# DIRECTIVE
Tally how many lines in the entries below contain the string "instances", with case counting. Reply with only the number.
^^^^^^^^^^^^^^^^
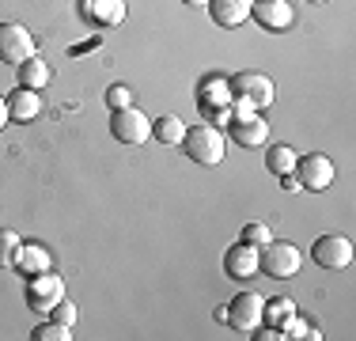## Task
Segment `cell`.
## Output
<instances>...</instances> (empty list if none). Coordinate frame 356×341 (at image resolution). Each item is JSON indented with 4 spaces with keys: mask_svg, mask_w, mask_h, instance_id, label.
I'll return each instance as SVG.
<instances>
[{
    "mask_svg": "<svg viewBox=\"0 0 356 341\" xmlns=\"http://www.w3.org/2000/svg\"><path fill=\"white\" fill-rule=\"evenodd\" d=\"M224 148H227V136L220 133V125H186L182 133V152L193 159V164L201 167H216L220 159H224Z\"/></svg>",
    "mask_w": 356,
    "mask_h": 341,
    "instance_id": "obj_1",
    "label": "cell"
},
{
    "mask_svg": "<svg viewBox=\"0 0 356 341\" xmlns=\"http://www.w3.org/2000/svg\"><path fill=\"white\" fill-rule=\"evenodd\" d=\"M197 110L209 125H227L232 122V84L227 76H205L197 84Z\"/></svg>",
    "mask_w": 356,
    "mask_h": 341,
    "instance_id": "obj_2",
    "label": "cell"
},
{
    "mask_svg": "<svg viewBox=\"0 0 356 341\" xmlns=\"http://www.w3.org/2000/svg\"><path fill=\"white\" fill-rule=\"evenodd\" d=\"M303 266V254L296 243H281V239H269L266 246H258V273L266 277H277V280H288L296 277Z\"/></svg>",
    "mask_w": 356,
    "mask_h": 341,
    "instance_id": "obj_3",
    "label": "cell"
},
{
    "mask_svg": "<svg viewBox=\"0 0 356 341\" xmlns=\"http://www.w3.org/2000/svg\"><path fill=\"white\" fill-rule=\"evenodd\" d=\"M227 84H232V99L247 102L250 110H266L269 102L277 99L273 80H269L266 72H254V68H247V72H235V76H227Z\"/></svg>",
    "mask_w": 356,
    "mask_h": 341,
    "instance_id": "obj_4",
    "label": "cell"
},
{
    "mask_svg": "<svg viewBox=\"0 0 356 341\" xmlns=\"http://www.w3.org/2000/svg\"><path fill=\"white\" fill-rule=\"evenodd\" d=\"M292 175H296V182H300L303 190L322 193V190H330V186H334L337 170H334V159H330L326 152H311V156H300V159H296Z\"/></svg>",
    "mask_w": 356,
    "mask_h": 341,
    "instance_id": "obj_5",
    "label": "cell"
},
{
    "mask_svg": "<svg viewBox=\"0 0 356 341\" xmlns=\"http://www.w3.org/2000/svg\"><path fill=\"white\" fill-rule=\"evenodd\" d=\"M110 136L129 148H137L152 136V118L137 106H125V110H110Z\"/></svg>",
    "mask_w": 356,
    "mask_h": 341,
    "instance_id": "obj_6",
    "label": "cell"
},
{
    "mask_svg": "<svg viewBox=\"0 0 356 341\" xmlns=\"http://www.w3.org/2000/svg\"><path fill=\"white\" fill-rule=\"evenodd\" d=\"M61 300H65V277L61 273L46 269V273H38V277L27 280V303L35 315H49Z\"/></svg>",
    "mask_w": 356,
    "mask_h": 341,
    "instance_id": "obj_7",
    "label": "cell"
},
{
    "mask_svg": "<svg viewBox=\"0 0 356 341\" xmlns=\"http://www.w3.org/2000/svg\"><path fill=\"white\" fill-rule=\"evenodd\" d=\"M311 258H315L318 269H349L353 266V243L345 235H318L315 243H311Z\"/></svg>",
    "mask_w": 356,
    "mask_h": 341,
    "instance_id": "obj_8",
    "label": "cell"
},
{
    "mask_svg": "<svg viewBox=\"0 0 356 341\" xmlns=\"http://www.w3.org/2000/svg\"><path fill=\"white\" fill-rule=\"evenodd\" d=\"M261 315H266V300L258 292H239L227 303V326L239 334H254L261 326Z\"/></svg>",
    "mask_w": 356,
    "mask_h": 341,
    "instance_id": "obj_9",
    "label": "cell"
},
{
    "mask_svg": "<svg viewBox=\"0 0 356 341\" xmlns=\"http://www.w3.org/2000/svg\"><path fill=\"white\" fill-rule=\"evenodd\" d=\"M27 57H35V34L23 23H0V61L23 65Z\"/></svg>",
    "mask_w": 356,
    "mask_h": 341,
    "instance_id": "obj_10",
    "label": "cell"
},
{
    "mask_svg": "<svg viewBox=\"0 0 356 341\" xmlns=\"http://www.w3.org/2000/svg\"><path fill=\"white\" fill-rule=\"evenodd\" d=\"M250 19L261 31H288L296 23V8H292V0H254Z\"/></svg>",
    "mask_w": 356,
    "mask_h": 341,
    "instance_id": "obj_11",
    "label": "cell"
},
{
    "mask_svg": "<svg viewBox=\"0 0 356 341\" xmlns=\"http://www.w3.org/2000/svg\"><path fill=\"white\" fill-rule=\"evenodd\" d=\"M227 136H232L239 148H261L269 141V122L254 110V114H235L227 122Z\"/></svg>",
    "mask_w": 356,
    "mask_h": 341,
    "instance_id": "obj_12",
    "label": "cell"
},
{
    "mask_svg": "<svg viewBox=\"0 0 356 341\" xmlns=\"http://www.w3.org/2000/svg\"><path fill=\"white\" fill-rule=\"evenodd\" d=\"M224 273L232 280H247V277H258V246L250 243H232L224 251Z\"/></svg>",
    "mask_w": 356,
    "mask_h": 341,
    "instance_id": "obj_13",
    "label": "cell"
},
{
    "mask_svg": "<svg viewBox=\"0 0 356 341\" xmlns=\"http://www.w3.org/2000/svg\"><path fill=\"white\" fill-rule=\"evenodd\" d=\"M12 269L19 273L23 280H31V277H38V273L54 269V258H49V251H46L42 243H19V251H15Z\"/></svg>",
    "mask_w": 356,
    "mask_h": 341,
    "instance_id": "obj_14",
    "label": "cell"
},
{
    "mask_svg": "<svg viewBox=\"0 0 356 341\" xmlns=\"http://www.w3.org/2000/svg\"><path fill=\"white\" fill-rule=\"evenodd\" d=\"M8 102V122H19V125H31L35 118L42 114V95L31 88H15L4 95Z\"/></svg>",
    "mask_w": 356,
    "mask_h": 341,
    "instance_id": "obj_15",
    "label": "cell"
},
{
    "mask_svg": "<svg viewBox=\"0 0 356 341\" xmlns=\"http://www.w3.org/2000/svg\"><path fill=\"white\" fill-rule=\"evenodd\" d=\"M250 4L254 0H209V15H213L216 27L232 31V27H243L250 19Z\"/></svg>",
    "mask_w": 356,
    "mask_h": 341,
    "instance_id": "obj_16",
    "label": "cell"
},
{
    "mask_svg": "<svg viewBox=\"0 0 356 341\" xmlns=\"http://www.w3.org/2000/svg\"><path fill=\"white\" fill-rule=\"evenodd\" d=\"M83 15L99 27H118L125 19V0H83Z\"/></svg>",
    "mask_w": 356,
    "mask_h": 341,
    "instance_id": "obj_17",
    "label": "cell"
},
{
    "mask_svg": "<svg viewBox=\"0 0 356 341\" xmlns=\"http://www.w3.org/2000/svg\"><path fill=\"white\" fill-rule=\"evenodd\" d=\"M15 72H19V88H31V91H42L49 84V65L42 61V57L35 54V57H27L23 65H15Z\"/></svg>",
    "mask_w": 356,
    "mask_h": 341,
    "instance_id": "obj_18",
    "label": "cell"
},
{
    "mask_svg": "<svg viewBox=\"0 0 356 341\" xmlns=\"http://www.w3.org/2000/svg\"><path fill=\"white\" fill-rule=\"evenodd\" d=\"M182 133H186V122L178 114H163L152 122V136H156L159 144H167V148H175V144H182Z\"/></svg>",
    "mask_w": 356,
    "mask_h": 341,
    "instance_id": "obj_19",
    "label": "cell"
},
{
    "mask_svg": "<svg viewBox=\"0 0 356 341\" xmlns=\"http://www.w3.org/2000/svg\"><path fill=\"white\" fill-rule=\"evenodd\" d=\"M296 159H300V152L292 148V144H273V148L266 152V167H269V175H292V167H296Z\"/></svg>",
    "mask_w": 356,
    "mask_h": 341,
    "instance_id": "obj_20",
    "label": "cell"
},
{
    "mask_svg": "<svg viewBox=\"0 0 356 341\" xmlns=\"http://www.w3.org/2000/svg\"><path fill=\"white\" fill-rule=\"evenodd\" d=\"M31 338H35V341H69V338H72V326L49 319V322H42V326L31 330Z\"/></svg>",
    "mask_w": 356,
    "mask_h": 341,
    "instance_id": "obj_21",
    "label": "cell"
},
{
    "mask_svg": "<svg viewBox=\"0 0 356 341\" xmlns=\"http://www.w3.org/2000/svg\"><path fill=\"white\" fill-rule=\"evenodd\" d=\"M296 315V307H292V300H273V303H266V315H261V322H269V326H284L288 319Z\"/></svg>",
    "mask_w": 356,
    "mask_h": 341,
    "instance_id": "obj_22",
    "label": "cell"
},
{
    "mask_svg": "<svg viewBox=\"0 0 356 341\" xmlns=\"http://www.w3.org/2000/svg\"><path fill=\"white\" fill-rule=\"evenodd\" d=\"M23 239L12 232V228H0V269H12L15 262V251H19Z\"/></svg>",
    "mask_w": 356,
    "mask_h": 341,
    "instance_id": "obj_23",
    "label": "cell"
},
{
    "mask_svg": "<svg viewBox=\"0 0 356 341\" xmlns=\"http://www.w3.org/2000/svg\"><path fill=\"white\" fill-rule=\"evenodd\" d=\"M106 106H110V110L133 106V91L125 88V84H114V88H106Z\"/></svg>",
    "mask_w": 356,
    "mask_h": 341,
    "instance_id": "obj_24",
    "label": "cell"
},
{
    "mask_svg": "<svg viewBox=\"0 0 356 341\" xmlns=\"http://www.w3.org/2000/svg\"><path fill=\"white\" fill-rule=\"evenodd\" d=\"M239 239H243V243H250V246H266L269 239H273V232H269L266 224H247L239 232Z\"/></svg>",
    "mask_w": 356,
    "mask_h": 341,
    "instance_id": "obj_25",
    "label": "cell"
},
{
    "mask_svg": "<svg viewBox=\"0 0 356 341\" xmlns=\"http://www.w3.org/2000/svg\"><path fill=\"white\" fill-rule=\"evenodd\" d=\"M76 315H80V311H76V303H72V300H61L54 311H49V319L65 322V326H76Z\"/></svg>",
    "mask_w": 356,
    "mask_h": 341,
    "instance_id": "obj_26",
    "label": "cell"
},
{
    "mask_svg": "<svg viewBox=\"0 0 356 341\" xmlns=\"http://www.w3.org/2000/svg\"><path fill=\"white\" fill-rule=\"evenodd\" d=\"M250 338H254V341H284V330H281V326H266V330L258 326Z\"/></svg>",
    "mask_w": 356,
    "mask_h": 341,
    "instance_id": "obj_27",
    "label": "cell"
},
{
    "mask_svg": "<svg viewBox=\"0 0 356 341\" xmlns=\"http://www.w3.org/2000/svg\"><path fill=\"white\" fill-rule=\"evenodd\" d=\"M281 186H284V190H300V182H296V175H281Z\"/></svg>",
    "mask_w": 356,
    "mask_h": 341,
    "instance_id": "obj_28",
    "label": "cell"
},
{
    "mask_svg": "<svg viewBox=\"0 0 356 341\" xmlns=\"http://www.w3.org/2000/svg\"><path fill=\"white\" fill-rule=\"evenodd\" d=\"M8 125V102H4V95H0V129Z\"/></svg>",
    "mask_w": 356,
    "mask_h": 341,
    "instance_id": "obj_29",
    "label": "cell"
},
{
    "mask_svg": "<svg viewBox=\"0 0 356 341\" xmlns=\"http://www.w3.org/2000/svg\"><path fill=\"white\" fill-rule=\"evenodd\" d=\"M182 4H190V8H205L209 0H182Z\"/></svg>",
    "mask_w": 356,
    "mask_h": 341,
    "instance_id": "obj_30",
    "label": "cell"
},
{
    "mask_svg": "<svg viewBox=\"0 0 356 341\" xmlns=\"http://www.w3.org/2000/svg\"><path fill=\"white\" fill-rule=\"evenodd\" d=\"M307 4H330V0H307Z\"/></svg>",
    "mask_w": 356,
    "mask_h": 341,
    "instance_id": "obj_31",
    "label": "cell"
}]
</instances>
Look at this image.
^^^^^^^^^^^^^^^^
# TASK SOLUTION
3